Once you learnt about Sql injection methods, you may need to analysis them practically. The problem is where I can find a vulnerable website for testing.
The easiest way to find that is “Google dork” or we call “Google hacking database” (http://www.exploit-db.com/google-dorks/)
Anybody can manually search via Google dorks and find vulnerable sites. But Sql Poizon tool makes this more simple by automating dork search. It has included so many dorks in different categories. Let see how this works,
1. Download Sql Poizon latest version – freeware.
2. Select any dork you need and click on Scan. Here you can select maximum number of sites and country.
3. In result pane, will list vulnerable site urls according to your dork. To verify the urls, write click on one url and select “Send to Sqli Crawler” – All
4. Urls will forward to Sqli Crawler to validate. Here they use simple Sql validation by putting single apostrophe at the end of url and check the error code. Click on Crawl to validate.

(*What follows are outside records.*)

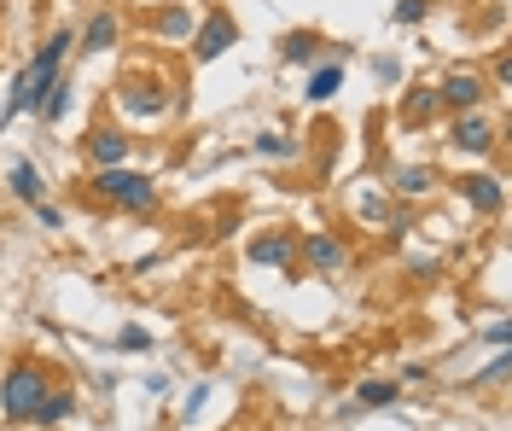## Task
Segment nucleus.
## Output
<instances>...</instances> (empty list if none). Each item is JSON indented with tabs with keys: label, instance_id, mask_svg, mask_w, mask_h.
Wrapping results in <instances>:
<instances>
[{
	"label": "nucleus",
	"instance_id": "nucleus-5",
	"mask_svg": "<svg viewBox=\"0 0 512 431\" xmlns=\"http://www.w3.org/2000/svg\"><path fill=\"white\" fill-rule=\"evenodd\" d=\"M117 105H123V117H134V123H158L163 111H169V94H163L158 76H128L123 88H117Z\"/></svg>",
	"mask_w": 512,
	"mask_h": 431
},
{
	"label": "nucleus",
	"instance_id": "nucleus-18",
	"mask_svg": "<svg viewBox=\"0 0 512 431\" xmlns=\"http://www.w3.org/2000/svg\"><path fill=\"white\" fill-rule=\"evenodd\" d=\"M12 199H24V204H41V199H47V187H41V169H35V164H12Z\"/></svg>",
	"mask_w": 512,
	"mask_h": 431
},
{
	"label": "nucleus",
	"instance_id": "nucleus-29",
	"mask_svg": "<svg viewBox=\"0 0 512 431\" xmlns=\"http://www.w3.org/2000/svg\"><path fill=\"white\" fill-rule=\"evenodd\" d=\"M379 82H402V65L396 59H379Z\"/></svg>",
	"mask_w": 512,
	"mask_h": 431
},
{
	"label": "nucleus",
	"instance_id": "nucleus-25",
	"mask_svg": "<svg viewBox=\"0 0 512 431\" xmlns=\"http://www.w3.org/2000/svg\"><path fill=\"white\" fill-rule=\"evenodd\" d=\"M507 373H512V356H507V350H495V362L483 367L478 379H483V385H501V379H507Z\"/></svg>",
	"mask_w": 512,
	"mask_h": 431
},
{
	"label": "nucleus",
	"instance_id": "nucleus-27",
	"mask_svg": "<svg viewBox=\"0 0 512 431\" xmlns=\"http://www.w3.org/2000/svg\"><path fill=\"white\" fill-rule=\"evenodd\" d=\"M396 24H425V0H396Z\"/></svg>",
	"mask_w": 512,
	"mask_h": 431
},
{
	"label": "nucleus",
	"instance_id": "nucleus-26",
	"mask_svg": "<svg viewBox=\"0 0 512 431\" xmlns=\"http://www.w3.org/2000/svg\"><path fill=\"white\" fill-rule=\"evenodd\" d=\"M35 222H41L47 233H59V228H64V210H59V204H47V199H41V204H35Z\"/></svg>",
	"mask_w": 512,
	"mask_h": 431
},
{
	"label": "nucleus",
	"instance_id": "nucleus-28",
	"mask_svg": "<svg viewBox=\"0 0 512 431\" xmlns=\"http://www.w3.org/2000/svg\"><path fill=\"white\" fill-rule=\"evenodd\" d=\"M483 344H489V350H507V344H512V327H507V321H495V327H483Z\"/></svg>",
	"mask_w": 512,
	"mask_h": 431
},
{
	"label": "nucleus",
	"instance_id": "nucleus-24",
	"mask_svg": "<svg viewBox=\"0 0 512 431\" xmlns=\"http://www.w3.org/2000/svg\"><path fill=\"white\" fill-rule=\"evenodd\" d=\"M204 402H210V385H192L187 402H181V420H187V426L198 420V414H204Z\"/></svg>",
	"mask_w": 512,
	"mask_h": 431
},
{
	"label": "nucleus",
	"instance_id": "nucleus-21",
	"mask_svg": "<svg viewBox=\"0 0 512 431\" xmlns=\"http://www.w3.org/2000/svg\"><path fill=\"white\" fill-rule=\"evenodd\" d=\"M355 402H361V408H390V402H396V379H361Z\"/></svg>",
	"mask_w": 512,
	"mask_h": 431
},
{
	"label": "nucleus",
	"instance_id": "nucleus-10",
	"mask_svg": "<svg viewBox=\"0 0 512 431\" xmlns=\"http://www.w3.org/2000/svg\"><path fill=\"white\" fill-rule=\"evenodd\" d=\"M460 199L472 204V210H483V216H501V210H507V187H501L495 175H466V181H460Z\"/></svg>",
	"mask_w": 512,
	"mask_h": 431
},
{
	"label": "nucleus",
	"instance_id": "nucleus-13",
	"mask_svg": "<svg viewBox=\"0 0 512 431\" xmlns=\"http://www.w3.org/2000/svg\"><path fill=\"white\" fill-rule=\"evenodd\" d=\"M344 88V59H326V65H315V76H309V88H303V100L326 105L332 94Z\"/></svg>",
	"mask_w": 512,
	"mask_h": 431
},
{
	"label": "nucleus",
	"instance_id": "nucleus-17",
	"mask_svg": "<svg viewBox=\"0 0 512 431\" xmlns=\"http://www.w3.org/2000/svg\"><path fill=\"white\" fill-rule=\"evenodd\" d=\"M437 111H443V100H437V88H414V94L402 100V123H408V129H419V123H431Z\"/></svg>",
	"mask_w": 512,
	"mask_h": 431
},
{
	"label": "nucleus",
	"instance_id": "nucleus-2",
	"mask_svg": "<svg viewBox=\"0 0 512 431\" xmlns=\"http://www.w3.org/2000/svg\"><path fill=\"white\" fill-rule=\"evenodd\" d=\"M53 391V379H47V367L41 362H12V373L0 379V420L6 426H30L35 402Z\"/></svg>",
	"mask_w": 512,
	"mask_h": 431
},
{
	"label": "nucleus",
	"instance_id": "nucleus-8",
	"mask_svg": "<svg viewBox=\"0 0 512 431\" xmlns=\"http://www.w3.org/2000/svg\"><path fill=\"white\" fill-rule=\"evenodd\" d=\"M448 146L483 158V152H495V123H489L483 111H460V117H454V129H448Z\"/></svg>",
	"mask_w": 512,
	"mask_h": 431
},
{
	"label": "nucleus",
	"instance_id": "nucleus-9",
	"mask_svg": "<svg viewBox=\"0 0 512 431\" xmlns=\"http://www.w3.org/2000/svg\"><path fill=\"white\" fill-rule=\"evenodd\" d=\"M437 100L448 111H483V76L478 70H448L443 82H437Z\"/></svg>",
	"mask_w": 512,
	"mask_h": 431
},
{
	"label": "nucleus",
	"instance_id": "nucleus-1",
	"mask_svg": "<svg viewBox=\"0 0 512 431\" xmlns=\"http://www.w3.org/2000/svg\"><path fill=\"white\" fill-rule=\"evenodd\" d=\"M70 47H76V35L70 30H53L41 47H35V59L18 76H12V94H6V111H0V123H12V117H24L53 82H59V70H64V59H70Z\"/></svg>",
	"mask_w": 512,
	"mask_h": 431
},
{
	"label": "nucleus",
	"instance_id": "nucleus-4",
	"mask_svg": "<svg viewBox=\"0 0 512 431\" xmlns=\"http://www.w3.org/2000/svg\"><path fill=\"white\" fill-rule=\"evenodd\" d=\"M297 263L309 268L315 280H332L350 268V245L338 233H297Z\"/></svg>",
	"mask_w": 512,
	"mask_h": 431
},
{
	"label": "nucleus",
	"instance_id": "nucleus-7",
	"mask_svg": "<svg viewBox=\"0 0 512 431\" xmlns=\"http://www.w3.org/2000/svg\"><path fill=\"white\" fill-rule=\"evenodd\" d=\"M245 257H251L256 268H280V274H291V268H297V233L291 228L256 233L251 245H245Z\"/></svg>",
	"mask_w": 512,
	"mask_h": 431
},
{
	"label": "nucleus",
	"instance_id": "nucleus-11",
	"mask_svg": "<svg viewBox=\"0 0 512 431\" xmlns=\"http://www.w3.org/2000/svg\"><path fill=\"white\" fill-rule=\"evenodd\" d=\"M128 152H134V140H128L123 129H94V134H88V158H94V169L128 164Z\"/></svg>",
	"mask_w": 512,
	"mask_h": 431
},
{
	"label": "nucleus",
	"instance_id": "nucleus-6",
	"mask_svg": "<svg viewBox=\"0 0 512 431\" xmlns=\"http://www.w3.org/2000/svg\"><path fill=\"white\" fill-rule=\"evenodd\" d=\"M233 41H239V24H233V12L216 6V12H204V24L192 30V59H198V65H216Z\"/></svg>",
	"mask_w": 512,
	"mask_h": 431
},
{
	"label": "nucleus",
	"instance_id": "nucleus-20",
	"mask_svg": "<svg viewBox=\"0 0 512 431\" xmlns=\"http://www.w3.org/2000/svg\"><path fill=\"white\" fill-rule=\"evenodd\" d=\"M152 30H158L163 41H181V35H192V6H163L158 18H152Z\"/></svg>",
	"mask_w": 512,
	"mask_h": 431
},
{
	"label": "nucleus",
	"instance_id": "nucleus-16",
	"mask_svg": "<svg viewBox=\"0 0 512 431\" xmlns=\"http://www.w3.org/2000/svg\"><path fill=\"white\" fill-rule=\"evenodd\" d=\"M431 187H437V169L431 164H402L396 169V193H402V199H425Z\"/></svg>",
	"mask_w": 512,
	"mask_h": 431
},
{
	"label": "nucleus",
	"instance_id": "nucleus-15",
	"mask_svg": "<svg viewBox=\"0 0 512 431\" xmlns=\"http://www.w3.org/2000/svg\"><path fill=\"white\" fill-rule=\"evenodd\" d=\"M76 414V391H47V397L35 402L30 426H59V420H70Z\"/></svg>",
	"mask_w": 512,
	"mask_h": 431
},
{
	"label": "nucleus",
	"instance_id": "nucleus-23",
	"mask_svg": "<svg viewBox=\"0 0 512 431\" xmlns=\"http://www.w3.org/2000/svg\"><path fill=\"white\" fill-rule=\"evenodd\" d=\"M117 350H128V356L152 350V332H146V327H123V332H117Z\"/></svg>",
	"mask_w": 512,
	"mask_h": 431
},
{
	"label": "nucleus",
	"instance_id": "nucleus-3",
	"mask_svg": "<svg viewBox=\"0 0 512 431\" xmlns=\"http://www.w3.org/2000/svg\"><path fill=\"white\" fill-rule=\"evenodd\" d=\"M94 187H99V199L105 204H117V210H128V216H146L152 204H158V187H152V175H140V169H99L94 175Z\"/></svg>",
	"mask_w": 512,
	"mask_h": 431
},
{
	"label": "nucleus",
	"instance_id": "nucleus-19",
	"mask_svg": "<svg viewBox=\"0 0 512 431\" xmlns=\"http://www.w3.org/2000/svg\"><path fill=\"white\" fill-rule=\"evenodd\" d=\"M30 111L41 117V123H59L64 111H70V82L59 76V82H53V88H47V94H41V100H35Z\"/></svg>",
	"mask_w": 512,
	"mask_h": 431
},
{
	"label": "nucleus",
	"instance_id": "nucleus-22",
	"mask_svg": "<svg viewBox=\"0 0 512 431\" xmlns=\"http://www.w3.org/2000/svg\"><path fill=\"white\" fill-rule=\"evenodd\" d=\"M256 152H262V158H297V140L280 134V129H268V134H256Z\"/></svg>",
	"mask_w": 512,
	"mask_h": 431
},
{
	"label": "nucleus",
	"instance_id": "nucleus-12",
	"mask_svg": "<svg viewBox=\"0 0 512 431\" xmlns=\"http://www.w3.org/2000/svg\"><path fill=\"white\" fill-rule=\"evenodd\" d=\"M320 47H326V35H315V30H291L286 41H280V59H286V65H315Z\"/></svg>",
	"mask_w": 512,
	"mask_h": 431
},
{
	"label": "nucleus",
	"instance_id": "nucleus-14",
	"mask_svg": "<svg viewBox=\"0 0 512 431\" xmlns=\"http://www.w3.org/2000/svg\"><path fill=\"white\" fill-rule=\"evenodd\" d=\"M117 35H123V18L117 12H94L88 30H82V47L88 53H105V47H117Z\"/></svg>",
	"mask_w": 512,
	"mask_h": 431
}]
</instances>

5. After verification of each links, sign will appear in front of link. Mostly right symbol and yellow bulb symbol sites are not vulnerable, but red cross symbol links likely to be vulnerable for Sql attacks.
Now you can test these uncommon sites with your own methods, but only for educational purpose.
Maybe add a link to SQL Poison in the post? I found a copy on 4shared which I\’m in the process of scanning for malicious files so download at your own risk since there seems to be no official site:
http://www.4shared.com/zip/KYJ4U1Ku/Sql_Poison_v10-The_Exploit_Sca.html
Sherlock might want to download and reupload somewhere reliable.
I like this program from the screens because you can toggle by country which is particularly helpful when finding websites that haven\’t previously been defaced. The white-hacker comic is pretty typical of how companies react when you tell them they are vulnerable to intrusion. If you\’re going to be a white-hat, don\’t do it for fame or reward as this usually results in disappointment. Just send them an email via hushmail or using Tor.